===== PROVIDED DATA

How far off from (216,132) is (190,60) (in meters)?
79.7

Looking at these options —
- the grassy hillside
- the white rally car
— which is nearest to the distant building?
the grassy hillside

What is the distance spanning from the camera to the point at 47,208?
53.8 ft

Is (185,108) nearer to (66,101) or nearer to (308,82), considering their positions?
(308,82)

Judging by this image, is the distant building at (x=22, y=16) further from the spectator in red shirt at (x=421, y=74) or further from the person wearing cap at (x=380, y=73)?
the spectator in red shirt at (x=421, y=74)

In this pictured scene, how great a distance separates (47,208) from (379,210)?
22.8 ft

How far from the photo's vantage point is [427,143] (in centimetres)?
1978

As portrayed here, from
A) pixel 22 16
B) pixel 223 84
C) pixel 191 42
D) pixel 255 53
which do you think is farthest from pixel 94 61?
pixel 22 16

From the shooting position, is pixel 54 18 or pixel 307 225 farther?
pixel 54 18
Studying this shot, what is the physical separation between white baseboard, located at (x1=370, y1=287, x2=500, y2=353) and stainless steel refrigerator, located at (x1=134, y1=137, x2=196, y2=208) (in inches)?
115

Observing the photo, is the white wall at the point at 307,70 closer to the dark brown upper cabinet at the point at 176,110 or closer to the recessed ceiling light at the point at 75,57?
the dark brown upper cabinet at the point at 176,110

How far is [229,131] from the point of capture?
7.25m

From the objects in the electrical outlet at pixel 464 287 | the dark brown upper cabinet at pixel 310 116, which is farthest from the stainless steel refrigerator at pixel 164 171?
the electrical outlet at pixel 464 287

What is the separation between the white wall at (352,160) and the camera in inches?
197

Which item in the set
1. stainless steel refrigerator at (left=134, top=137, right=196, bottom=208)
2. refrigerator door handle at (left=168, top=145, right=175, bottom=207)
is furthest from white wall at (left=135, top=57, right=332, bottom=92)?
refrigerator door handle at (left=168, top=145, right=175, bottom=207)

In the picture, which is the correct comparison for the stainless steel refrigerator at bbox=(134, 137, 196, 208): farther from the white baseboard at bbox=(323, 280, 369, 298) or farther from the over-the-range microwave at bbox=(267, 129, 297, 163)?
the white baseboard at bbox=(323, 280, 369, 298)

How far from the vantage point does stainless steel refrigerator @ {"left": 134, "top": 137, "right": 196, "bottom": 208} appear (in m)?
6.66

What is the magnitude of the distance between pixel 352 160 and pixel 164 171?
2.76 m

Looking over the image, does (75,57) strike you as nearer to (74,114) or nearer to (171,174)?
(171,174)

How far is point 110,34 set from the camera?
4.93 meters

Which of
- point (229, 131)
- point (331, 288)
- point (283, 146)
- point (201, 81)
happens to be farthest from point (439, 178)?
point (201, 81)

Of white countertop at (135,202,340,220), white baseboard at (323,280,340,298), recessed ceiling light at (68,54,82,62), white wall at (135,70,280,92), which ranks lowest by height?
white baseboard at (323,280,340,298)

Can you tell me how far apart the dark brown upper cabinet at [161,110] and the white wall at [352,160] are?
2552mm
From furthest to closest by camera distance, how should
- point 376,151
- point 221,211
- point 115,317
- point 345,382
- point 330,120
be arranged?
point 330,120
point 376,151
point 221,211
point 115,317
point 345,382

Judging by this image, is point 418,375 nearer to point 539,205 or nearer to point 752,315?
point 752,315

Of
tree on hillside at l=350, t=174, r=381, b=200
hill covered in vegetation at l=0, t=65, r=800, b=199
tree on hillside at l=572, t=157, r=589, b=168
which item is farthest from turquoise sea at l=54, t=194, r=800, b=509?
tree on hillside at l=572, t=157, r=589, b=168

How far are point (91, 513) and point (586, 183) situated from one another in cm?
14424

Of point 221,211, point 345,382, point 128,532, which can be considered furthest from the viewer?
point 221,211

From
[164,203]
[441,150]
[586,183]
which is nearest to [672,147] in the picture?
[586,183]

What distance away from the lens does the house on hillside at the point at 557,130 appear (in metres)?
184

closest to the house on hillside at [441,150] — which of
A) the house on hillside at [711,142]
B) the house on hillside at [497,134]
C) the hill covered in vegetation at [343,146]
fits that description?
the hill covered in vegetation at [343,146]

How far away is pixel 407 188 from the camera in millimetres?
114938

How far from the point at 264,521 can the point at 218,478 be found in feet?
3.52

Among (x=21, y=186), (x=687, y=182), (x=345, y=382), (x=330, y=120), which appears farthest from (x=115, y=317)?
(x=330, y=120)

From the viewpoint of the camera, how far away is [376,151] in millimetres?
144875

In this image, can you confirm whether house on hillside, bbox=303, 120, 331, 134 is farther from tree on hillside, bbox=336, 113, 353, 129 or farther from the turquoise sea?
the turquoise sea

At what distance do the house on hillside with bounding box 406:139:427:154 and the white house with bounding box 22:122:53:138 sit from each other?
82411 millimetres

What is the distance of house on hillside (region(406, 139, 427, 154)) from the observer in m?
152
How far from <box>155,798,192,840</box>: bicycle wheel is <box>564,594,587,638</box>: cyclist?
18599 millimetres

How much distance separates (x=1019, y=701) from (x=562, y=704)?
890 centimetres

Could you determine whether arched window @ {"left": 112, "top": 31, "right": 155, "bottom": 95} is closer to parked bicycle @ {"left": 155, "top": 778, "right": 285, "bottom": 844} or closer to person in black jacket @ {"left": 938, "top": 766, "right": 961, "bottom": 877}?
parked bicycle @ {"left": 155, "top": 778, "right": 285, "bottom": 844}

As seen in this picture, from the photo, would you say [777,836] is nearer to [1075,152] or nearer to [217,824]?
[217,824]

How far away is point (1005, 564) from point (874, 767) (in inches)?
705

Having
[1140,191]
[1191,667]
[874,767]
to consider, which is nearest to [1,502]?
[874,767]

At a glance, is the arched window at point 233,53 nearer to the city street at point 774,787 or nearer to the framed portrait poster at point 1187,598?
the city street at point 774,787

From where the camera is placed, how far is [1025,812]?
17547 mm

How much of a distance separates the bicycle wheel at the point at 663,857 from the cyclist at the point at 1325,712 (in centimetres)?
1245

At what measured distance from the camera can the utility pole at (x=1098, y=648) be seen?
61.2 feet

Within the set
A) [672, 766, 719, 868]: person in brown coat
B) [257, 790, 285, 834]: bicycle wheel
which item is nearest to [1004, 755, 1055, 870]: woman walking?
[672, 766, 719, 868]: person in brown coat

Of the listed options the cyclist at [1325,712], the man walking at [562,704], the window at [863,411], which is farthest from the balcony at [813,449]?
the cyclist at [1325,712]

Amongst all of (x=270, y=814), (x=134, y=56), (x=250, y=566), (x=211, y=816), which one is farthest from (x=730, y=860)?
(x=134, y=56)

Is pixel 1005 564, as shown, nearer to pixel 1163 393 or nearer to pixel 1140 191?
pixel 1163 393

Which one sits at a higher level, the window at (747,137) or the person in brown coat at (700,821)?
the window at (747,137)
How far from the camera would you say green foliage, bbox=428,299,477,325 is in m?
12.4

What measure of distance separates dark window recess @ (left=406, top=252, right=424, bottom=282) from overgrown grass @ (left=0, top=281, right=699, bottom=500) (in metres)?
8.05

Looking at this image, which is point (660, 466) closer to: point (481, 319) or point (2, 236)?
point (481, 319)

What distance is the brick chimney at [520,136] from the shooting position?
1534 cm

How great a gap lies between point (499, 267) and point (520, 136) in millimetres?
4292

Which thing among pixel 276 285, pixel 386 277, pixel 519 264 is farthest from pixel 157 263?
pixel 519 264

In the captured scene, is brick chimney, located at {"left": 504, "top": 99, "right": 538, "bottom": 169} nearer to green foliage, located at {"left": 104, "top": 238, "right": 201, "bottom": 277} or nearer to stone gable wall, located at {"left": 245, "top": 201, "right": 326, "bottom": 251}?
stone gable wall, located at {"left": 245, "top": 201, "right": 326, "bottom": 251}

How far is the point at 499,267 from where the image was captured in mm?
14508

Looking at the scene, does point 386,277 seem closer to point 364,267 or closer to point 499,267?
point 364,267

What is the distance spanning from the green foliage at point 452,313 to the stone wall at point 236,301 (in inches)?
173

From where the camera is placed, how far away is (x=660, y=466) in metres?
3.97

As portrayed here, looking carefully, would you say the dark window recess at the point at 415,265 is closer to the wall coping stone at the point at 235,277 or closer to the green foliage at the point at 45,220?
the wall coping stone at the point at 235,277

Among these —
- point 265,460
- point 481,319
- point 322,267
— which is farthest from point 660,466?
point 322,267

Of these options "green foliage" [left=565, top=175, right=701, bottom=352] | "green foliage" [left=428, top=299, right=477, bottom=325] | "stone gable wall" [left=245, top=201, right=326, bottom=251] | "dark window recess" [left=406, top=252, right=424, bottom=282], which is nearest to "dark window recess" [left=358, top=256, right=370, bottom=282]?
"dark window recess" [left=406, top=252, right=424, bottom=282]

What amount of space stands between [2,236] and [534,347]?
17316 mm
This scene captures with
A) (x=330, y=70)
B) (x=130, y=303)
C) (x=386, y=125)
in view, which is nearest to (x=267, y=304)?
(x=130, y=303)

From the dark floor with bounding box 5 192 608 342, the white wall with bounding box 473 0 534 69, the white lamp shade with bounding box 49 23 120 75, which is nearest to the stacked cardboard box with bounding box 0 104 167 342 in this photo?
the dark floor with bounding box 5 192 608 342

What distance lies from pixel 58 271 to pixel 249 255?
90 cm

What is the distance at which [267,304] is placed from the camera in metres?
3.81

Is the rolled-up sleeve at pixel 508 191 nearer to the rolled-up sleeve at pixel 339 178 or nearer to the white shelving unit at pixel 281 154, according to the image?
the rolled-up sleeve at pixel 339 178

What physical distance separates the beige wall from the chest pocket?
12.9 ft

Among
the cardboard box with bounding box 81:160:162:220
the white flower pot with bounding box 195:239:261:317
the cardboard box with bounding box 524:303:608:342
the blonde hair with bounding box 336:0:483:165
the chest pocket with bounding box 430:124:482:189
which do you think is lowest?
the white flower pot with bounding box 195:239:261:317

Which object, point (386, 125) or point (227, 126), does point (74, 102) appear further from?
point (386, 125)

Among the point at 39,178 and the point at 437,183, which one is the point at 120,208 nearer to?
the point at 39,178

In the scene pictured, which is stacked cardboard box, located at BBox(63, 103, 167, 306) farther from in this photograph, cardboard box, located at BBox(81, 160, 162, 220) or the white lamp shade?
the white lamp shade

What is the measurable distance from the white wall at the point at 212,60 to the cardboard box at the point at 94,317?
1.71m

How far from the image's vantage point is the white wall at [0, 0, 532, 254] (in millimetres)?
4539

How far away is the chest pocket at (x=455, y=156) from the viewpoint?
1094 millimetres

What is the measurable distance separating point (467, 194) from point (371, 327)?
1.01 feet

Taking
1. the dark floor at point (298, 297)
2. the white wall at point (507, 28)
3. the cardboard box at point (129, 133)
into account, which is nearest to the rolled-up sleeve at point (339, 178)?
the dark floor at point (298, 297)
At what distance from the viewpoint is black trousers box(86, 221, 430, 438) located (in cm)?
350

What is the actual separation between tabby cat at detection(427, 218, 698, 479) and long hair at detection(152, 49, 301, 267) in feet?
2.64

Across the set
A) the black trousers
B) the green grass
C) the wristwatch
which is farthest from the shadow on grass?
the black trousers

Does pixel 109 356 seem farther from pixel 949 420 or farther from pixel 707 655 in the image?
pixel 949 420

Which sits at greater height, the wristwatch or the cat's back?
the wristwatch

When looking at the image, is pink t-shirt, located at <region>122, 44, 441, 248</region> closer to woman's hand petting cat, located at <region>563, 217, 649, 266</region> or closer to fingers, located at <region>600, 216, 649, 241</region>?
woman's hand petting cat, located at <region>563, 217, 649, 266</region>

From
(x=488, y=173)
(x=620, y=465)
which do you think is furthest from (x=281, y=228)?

==========

:: EXERCISE AIM ::
Output the lines from the line containing "Does pixel 109" to the end, both included; add nothing.

:: RESPONSE TO THE EXERCISE ::
Does pixel 109 356 seem farther from pixel 949 420 or farther from pixel 707 655 in the image?
pixel 949 420

Which sits at greater height, the wristwatch or the cat's back?
the wristwatch

When looking at the image, is pink t-shirt, located at <region>122, 44, 441, 248</region> closer to woman's hand petting cat, located at <region>563, 217, 649, 266</region> or closer to fingers, located at <region>600, 216, 649, 241</region>?
woman's hand petting cat, located at <region>563, 217, 649, 266</region>

From
(x=488, y=173)
(x=620, y=465)
which do you think is furthest from (x=281, y=228)?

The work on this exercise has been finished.